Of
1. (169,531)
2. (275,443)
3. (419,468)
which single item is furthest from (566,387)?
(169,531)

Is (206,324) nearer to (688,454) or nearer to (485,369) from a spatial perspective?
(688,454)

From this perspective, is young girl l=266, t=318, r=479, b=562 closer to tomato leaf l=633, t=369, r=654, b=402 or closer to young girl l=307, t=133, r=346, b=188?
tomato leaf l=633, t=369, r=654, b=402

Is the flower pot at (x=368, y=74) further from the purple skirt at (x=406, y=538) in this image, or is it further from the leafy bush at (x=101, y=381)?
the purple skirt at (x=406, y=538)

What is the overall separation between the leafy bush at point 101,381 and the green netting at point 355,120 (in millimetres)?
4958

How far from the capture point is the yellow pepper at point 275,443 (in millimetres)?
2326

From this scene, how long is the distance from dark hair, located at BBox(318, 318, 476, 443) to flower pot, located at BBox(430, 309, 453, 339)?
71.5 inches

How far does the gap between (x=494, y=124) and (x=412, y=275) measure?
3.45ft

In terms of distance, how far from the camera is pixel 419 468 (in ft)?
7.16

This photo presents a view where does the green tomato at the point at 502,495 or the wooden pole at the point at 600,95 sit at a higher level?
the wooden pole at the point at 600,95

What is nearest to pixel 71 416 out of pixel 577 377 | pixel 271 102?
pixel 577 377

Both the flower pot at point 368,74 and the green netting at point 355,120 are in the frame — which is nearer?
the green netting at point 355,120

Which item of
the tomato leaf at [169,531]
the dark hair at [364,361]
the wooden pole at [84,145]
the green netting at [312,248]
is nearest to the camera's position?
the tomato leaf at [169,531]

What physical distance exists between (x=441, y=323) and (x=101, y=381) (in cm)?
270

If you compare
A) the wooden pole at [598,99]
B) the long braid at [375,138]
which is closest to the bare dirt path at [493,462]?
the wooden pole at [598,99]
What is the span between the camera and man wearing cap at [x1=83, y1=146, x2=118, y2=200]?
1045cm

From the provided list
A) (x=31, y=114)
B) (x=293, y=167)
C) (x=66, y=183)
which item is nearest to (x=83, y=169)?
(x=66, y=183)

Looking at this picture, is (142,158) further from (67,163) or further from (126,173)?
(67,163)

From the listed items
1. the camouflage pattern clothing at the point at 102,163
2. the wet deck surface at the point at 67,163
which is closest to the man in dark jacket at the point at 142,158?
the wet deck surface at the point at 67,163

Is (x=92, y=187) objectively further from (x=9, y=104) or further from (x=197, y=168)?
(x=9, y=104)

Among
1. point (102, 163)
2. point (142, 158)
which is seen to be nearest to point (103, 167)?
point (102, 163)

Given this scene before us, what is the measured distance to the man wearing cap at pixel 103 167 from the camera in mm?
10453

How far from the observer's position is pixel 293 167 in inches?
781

══════════════════════════════

Brief: Copy out every item above word for word, from the first to the last.

Response for this exercise:
Of
1. (169,531)
2. (275,443)
3. (419,468)
which single item is furthest from (566,387)?
(169,531)

Is (206,324) nearer to (688,454) or nearer to (485,369) from a spatial perspective?
(688,454)

From this perspective, is young girl l=266, t=318, r=479, b=562 closer to tomato leaf l=633, t=369, r=654, b=402 or closer to young girl l=307, t=133, r=346, b=188?
tomato leaf l=633, t=369, r=654, b=402

Is the flower pot at (x=368, y=74) further from the purple skirt at (x=406, y=538) in this image, or is it further from the leafy bush at (x=101, y=381)?
the purple skirt at (x=406, y=538)

What is the overall separation between the leafy bush at point 101,381 and the green netting at point 355,120 (in millimetres)?
4958

How far from the capture point is the yellow pepper at point 275,443 (in millimetres)?
2326

From this scene, how long is the distance from dark hair, located at BBox(318, 318, 476, 443) to flower pot, located at BBox(430, 309, 453, 339)?
71.5 inches

How far does the gap between (x=494, y=124) and (x=412, y=275) measure?
3.45ft

In terms of distance, how far from the camera is pixel 419 468 (in ft)?
7.16

This photo presents a view where does the green tomato at the point at 502,495 or the wooden pole at the point at 600,95 sit at a higher level?
the wooden pole at the point at 600,95

What is nearest to pixel 71 416 out of pixel 577 377 | pixel 271 102?
pixel 577 377

Both the flower pot at point 368,74 and the green netting at point 355,120 are in the frame — which is nearer?
the green netting at point 355,120

Which item of
the tomato leaf at [169,531]
the dark hair at [364,361]
the wooden pole at [84,145]
the green netting at [312,248]
is nearest to the camera's position?
the tomato leaf at [169,531]

What physical distance exists between (x=441, y=323) and (x=101, y=381) (in cm)?
270

If you compare
A) the wooden pole at [598,99]
B) the long braid at [375,138]
which is closest to the bare dirt path at [493,462]?
the wooden pole at [598,99]
What is the span between the camera and man wearing cap at [x1=83, y1=146, x2=118, y2=200]?
1045cm

From the provided list
A) (x=31, y=114)
B) (x=293, y=167)
C) (x=66, y=183)
which item is nearest to (x=83, y=169)?
(x=66, y=183)

Looking at this picture, is (142,158) further from (67,163) or further from (126,173)?
(67,163)

From the listed items
1. the camouflage pattern clothing at the point at 102,163
2. the wet deck surface at the point at 67,163
which is closest to the man in dark jacket at the point at 142,158?
the wet deck surface at the point at 67,163

Is (x=92, y=187) objectively further from (x=9, y=104) or further from (x=197, y=168)?
(x=9, y=104)

Among
1. point (102, 163)
2. point (142, 158)
which is seen to be nearest to point (103, 167)?
point (102, 163)

Given this scene before us, what is the measured distance to the man wearing cap at pixel 103 167 from the camera in mm?
10453

How far from the observer's position is pixel 293 167 in inches?
781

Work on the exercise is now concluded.